Need, Greed, Speed.

Vijay Viatheeswaran, Economist correspondent, was the Chair of the Economist Summit on Redesigning Business: The Big Rethink which ran in London last week. “Need, Greed, and Speed” was his theme for day one.

Our mission at the Summit to consider incorporating the principles of design thinking in order to avoid being tripped up by those three principles of short-term thinking. We need said Vijay, to come out of the comfortable silos in which we have operated for too long to avert the obstacles of too much legacy thinking.

There was much to think about from the speakers that followed. Jeff Denby Chief Creative Officer of PACT talked about the firm he co-founded on the principle that “Change starts with your underwear” – he makes pants. His mighty claim that new knickers will change the world would I think hold more water if they were machine washable! (www.wearpact.com)

Hugo Spowers of Riversimple claimed that he has designed a new kind of business model for the car.
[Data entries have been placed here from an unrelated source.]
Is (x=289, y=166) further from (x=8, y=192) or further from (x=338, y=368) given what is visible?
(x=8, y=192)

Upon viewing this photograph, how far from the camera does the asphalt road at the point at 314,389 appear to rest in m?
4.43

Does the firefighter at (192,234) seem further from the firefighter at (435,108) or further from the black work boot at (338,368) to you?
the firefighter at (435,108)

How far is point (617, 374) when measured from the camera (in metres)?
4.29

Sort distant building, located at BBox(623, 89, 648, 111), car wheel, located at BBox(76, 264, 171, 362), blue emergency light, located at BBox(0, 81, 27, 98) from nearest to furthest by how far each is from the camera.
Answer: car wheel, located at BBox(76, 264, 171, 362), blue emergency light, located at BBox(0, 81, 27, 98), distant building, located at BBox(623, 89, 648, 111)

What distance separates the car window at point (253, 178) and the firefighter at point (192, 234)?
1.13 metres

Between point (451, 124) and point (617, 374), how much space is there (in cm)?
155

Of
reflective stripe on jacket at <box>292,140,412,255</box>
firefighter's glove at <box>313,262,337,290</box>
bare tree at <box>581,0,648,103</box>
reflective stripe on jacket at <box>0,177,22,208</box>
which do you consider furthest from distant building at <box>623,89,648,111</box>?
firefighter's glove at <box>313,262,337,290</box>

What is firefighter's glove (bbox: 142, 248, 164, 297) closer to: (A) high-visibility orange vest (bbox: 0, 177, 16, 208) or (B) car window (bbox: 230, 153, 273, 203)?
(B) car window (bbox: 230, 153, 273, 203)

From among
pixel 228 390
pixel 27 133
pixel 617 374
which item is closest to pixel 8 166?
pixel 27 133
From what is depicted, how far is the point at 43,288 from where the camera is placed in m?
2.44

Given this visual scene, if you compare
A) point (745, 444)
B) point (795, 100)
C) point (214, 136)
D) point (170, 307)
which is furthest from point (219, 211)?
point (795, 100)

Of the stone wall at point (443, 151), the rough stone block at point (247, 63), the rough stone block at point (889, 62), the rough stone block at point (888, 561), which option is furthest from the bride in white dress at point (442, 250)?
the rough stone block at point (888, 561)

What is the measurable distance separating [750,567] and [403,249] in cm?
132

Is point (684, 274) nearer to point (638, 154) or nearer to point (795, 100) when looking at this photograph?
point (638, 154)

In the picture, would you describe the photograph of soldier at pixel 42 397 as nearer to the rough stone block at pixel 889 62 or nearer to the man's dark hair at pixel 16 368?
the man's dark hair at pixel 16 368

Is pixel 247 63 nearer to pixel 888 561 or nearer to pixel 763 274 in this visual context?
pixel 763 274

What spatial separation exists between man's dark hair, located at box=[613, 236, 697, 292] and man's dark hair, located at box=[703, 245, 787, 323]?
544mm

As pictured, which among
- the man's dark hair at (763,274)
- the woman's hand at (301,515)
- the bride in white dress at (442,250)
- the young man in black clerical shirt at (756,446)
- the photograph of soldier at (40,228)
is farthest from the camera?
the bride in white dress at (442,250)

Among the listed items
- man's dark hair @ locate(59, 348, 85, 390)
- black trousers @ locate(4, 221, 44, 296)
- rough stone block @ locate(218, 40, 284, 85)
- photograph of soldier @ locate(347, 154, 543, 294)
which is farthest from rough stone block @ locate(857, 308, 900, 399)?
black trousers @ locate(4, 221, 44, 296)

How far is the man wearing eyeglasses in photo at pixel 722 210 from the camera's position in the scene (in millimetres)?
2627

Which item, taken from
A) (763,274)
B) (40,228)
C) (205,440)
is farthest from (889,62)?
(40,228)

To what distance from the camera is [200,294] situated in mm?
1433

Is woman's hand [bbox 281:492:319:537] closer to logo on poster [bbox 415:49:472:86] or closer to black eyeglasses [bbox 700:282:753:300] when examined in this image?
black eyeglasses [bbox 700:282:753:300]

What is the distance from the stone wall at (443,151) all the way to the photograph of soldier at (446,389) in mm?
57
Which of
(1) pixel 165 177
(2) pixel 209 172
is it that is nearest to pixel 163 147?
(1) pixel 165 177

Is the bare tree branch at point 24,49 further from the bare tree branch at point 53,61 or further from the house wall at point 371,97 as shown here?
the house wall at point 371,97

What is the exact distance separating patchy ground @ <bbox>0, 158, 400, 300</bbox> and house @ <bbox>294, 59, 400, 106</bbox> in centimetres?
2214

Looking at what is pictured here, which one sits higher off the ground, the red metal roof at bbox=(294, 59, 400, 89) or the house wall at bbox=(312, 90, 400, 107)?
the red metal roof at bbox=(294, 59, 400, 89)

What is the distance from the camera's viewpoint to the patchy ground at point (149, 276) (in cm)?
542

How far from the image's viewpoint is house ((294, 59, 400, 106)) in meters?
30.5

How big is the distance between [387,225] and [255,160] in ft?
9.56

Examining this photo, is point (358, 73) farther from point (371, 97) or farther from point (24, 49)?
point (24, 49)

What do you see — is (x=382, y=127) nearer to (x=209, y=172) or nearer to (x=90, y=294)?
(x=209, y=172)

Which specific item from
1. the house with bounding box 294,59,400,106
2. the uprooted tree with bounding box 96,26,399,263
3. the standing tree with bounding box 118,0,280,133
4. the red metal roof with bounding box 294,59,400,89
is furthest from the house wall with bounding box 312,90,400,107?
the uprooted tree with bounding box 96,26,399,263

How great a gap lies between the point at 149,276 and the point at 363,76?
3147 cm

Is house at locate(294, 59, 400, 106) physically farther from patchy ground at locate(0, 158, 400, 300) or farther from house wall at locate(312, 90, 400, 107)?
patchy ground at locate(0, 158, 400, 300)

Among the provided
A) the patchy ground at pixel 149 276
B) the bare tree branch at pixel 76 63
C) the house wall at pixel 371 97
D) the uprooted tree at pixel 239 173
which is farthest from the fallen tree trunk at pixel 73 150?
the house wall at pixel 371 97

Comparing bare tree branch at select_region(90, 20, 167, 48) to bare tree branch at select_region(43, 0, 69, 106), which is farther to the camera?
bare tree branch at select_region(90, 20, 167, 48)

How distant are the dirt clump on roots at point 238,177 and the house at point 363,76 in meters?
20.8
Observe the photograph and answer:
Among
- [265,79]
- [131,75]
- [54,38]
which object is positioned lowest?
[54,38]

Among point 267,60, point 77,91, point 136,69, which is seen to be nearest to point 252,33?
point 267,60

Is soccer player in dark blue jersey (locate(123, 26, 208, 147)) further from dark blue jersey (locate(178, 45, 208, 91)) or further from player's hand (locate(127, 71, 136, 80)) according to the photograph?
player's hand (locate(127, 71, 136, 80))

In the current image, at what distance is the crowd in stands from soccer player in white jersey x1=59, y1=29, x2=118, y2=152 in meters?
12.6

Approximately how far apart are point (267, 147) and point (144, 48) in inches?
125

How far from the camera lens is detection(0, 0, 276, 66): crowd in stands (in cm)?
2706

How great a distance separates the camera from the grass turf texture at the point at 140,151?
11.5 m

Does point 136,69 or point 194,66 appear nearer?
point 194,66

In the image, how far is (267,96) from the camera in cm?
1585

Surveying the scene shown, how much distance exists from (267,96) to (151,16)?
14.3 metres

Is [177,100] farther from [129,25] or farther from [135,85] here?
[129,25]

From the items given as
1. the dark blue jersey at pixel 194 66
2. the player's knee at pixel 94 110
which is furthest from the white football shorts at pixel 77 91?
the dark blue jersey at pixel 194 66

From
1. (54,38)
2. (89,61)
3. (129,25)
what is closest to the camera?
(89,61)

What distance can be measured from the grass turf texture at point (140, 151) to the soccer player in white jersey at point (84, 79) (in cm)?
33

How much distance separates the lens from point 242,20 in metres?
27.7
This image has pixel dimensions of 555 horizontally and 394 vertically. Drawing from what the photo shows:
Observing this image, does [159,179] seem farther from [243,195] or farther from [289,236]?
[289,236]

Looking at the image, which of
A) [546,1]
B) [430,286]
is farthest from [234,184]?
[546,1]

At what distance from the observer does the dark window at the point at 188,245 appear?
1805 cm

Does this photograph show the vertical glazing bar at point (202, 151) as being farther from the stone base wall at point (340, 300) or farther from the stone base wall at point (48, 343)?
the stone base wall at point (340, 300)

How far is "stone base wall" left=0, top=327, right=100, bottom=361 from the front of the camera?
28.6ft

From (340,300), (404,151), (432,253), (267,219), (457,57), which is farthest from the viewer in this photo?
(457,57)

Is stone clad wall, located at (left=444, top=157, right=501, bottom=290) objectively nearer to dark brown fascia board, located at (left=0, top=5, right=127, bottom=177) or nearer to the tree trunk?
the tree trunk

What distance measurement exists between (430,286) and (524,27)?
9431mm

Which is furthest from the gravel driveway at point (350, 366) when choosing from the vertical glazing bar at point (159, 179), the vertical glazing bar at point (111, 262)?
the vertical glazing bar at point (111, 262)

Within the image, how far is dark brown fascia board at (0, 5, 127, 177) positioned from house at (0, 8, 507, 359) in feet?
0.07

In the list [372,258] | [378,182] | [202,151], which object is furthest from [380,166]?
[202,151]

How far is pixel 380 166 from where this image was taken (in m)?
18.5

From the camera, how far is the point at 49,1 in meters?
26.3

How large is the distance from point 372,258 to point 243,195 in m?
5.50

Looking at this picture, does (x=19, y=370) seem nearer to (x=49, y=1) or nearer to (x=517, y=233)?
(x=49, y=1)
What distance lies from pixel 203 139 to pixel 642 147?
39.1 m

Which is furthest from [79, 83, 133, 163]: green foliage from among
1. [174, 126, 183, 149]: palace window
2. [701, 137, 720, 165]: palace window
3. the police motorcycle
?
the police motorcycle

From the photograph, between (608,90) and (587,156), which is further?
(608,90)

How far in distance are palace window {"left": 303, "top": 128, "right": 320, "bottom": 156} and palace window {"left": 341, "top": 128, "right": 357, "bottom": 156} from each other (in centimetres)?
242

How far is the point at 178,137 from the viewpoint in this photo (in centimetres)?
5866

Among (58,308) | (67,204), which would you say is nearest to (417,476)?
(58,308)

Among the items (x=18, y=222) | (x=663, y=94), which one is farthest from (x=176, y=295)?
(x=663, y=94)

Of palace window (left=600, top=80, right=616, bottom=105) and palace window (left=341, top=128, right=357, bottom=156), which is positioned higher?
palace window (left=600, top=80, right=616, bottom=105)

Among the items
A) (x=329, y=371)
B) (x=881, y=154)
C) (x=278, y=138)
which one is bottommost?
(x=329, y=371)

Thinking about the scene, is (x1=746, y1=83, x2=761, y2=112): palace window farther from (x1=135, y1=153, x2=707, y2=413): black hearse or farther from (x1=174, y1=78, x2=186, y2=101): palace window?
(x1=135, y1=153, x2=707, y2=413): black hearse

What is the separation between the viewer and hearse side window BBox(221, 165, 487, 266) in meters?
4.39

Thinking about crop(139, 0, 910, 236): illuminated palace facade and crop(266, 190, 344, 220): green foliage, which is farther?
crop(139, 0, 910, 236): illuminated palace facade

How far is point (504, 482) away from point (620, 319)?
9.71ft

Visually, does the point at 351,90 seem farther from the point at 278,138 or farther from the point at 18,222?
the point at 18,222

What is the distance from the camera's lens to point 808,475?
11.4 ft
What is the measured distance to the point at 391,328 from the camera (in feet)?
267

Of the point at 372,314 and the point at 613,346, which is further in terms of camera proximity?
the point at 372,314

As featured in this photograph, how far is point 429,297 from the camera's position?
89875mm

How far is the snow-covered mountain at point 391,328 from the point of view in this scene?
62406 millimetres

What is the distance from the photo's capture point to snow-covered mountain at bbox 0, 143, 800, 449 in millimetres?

The firm will not actually sell cars. Spowers argues that doing this inevitably drives your objectives in the direction of building in obsolescence and a need for replacing expensive parts, so that you can sell more cars and sell manufacturer approved services, which gives you a disregard for fuel consumption. (I’m not sure any car manufacturers I know would agree with him, but you get the point). His firm has designed an urban two seater that will deliver 300 mpg. They intend to lease these cars in cities throughout the UK and, because they will sell not cars but a transport service including fuel and recovery and repair, their business model will drive reliability and fuel consumption.

You don’t get the behaviour you ask for you get the behaviour that you reward is the essential idea here. In the marketing world there can be an analogy with how agencies get paid. Just as Spowers is shifting from selling new cars to keeping cars going, so there are parallels in the agency world between being paid for producing ads or delivering discounts to being paid for business growth. So linking remuneration to performance would be a no brainer. And yet the majority of a marketer’s contracts are still being based on other criteria. Doubtless for all kinds of good reasons. But if this industry is to emerge from the recession stronger and better than before then it is time to rethink and redesign.

Lets move from Need, Greed and Speed to Disruption, Collaboration and Shared Rewards.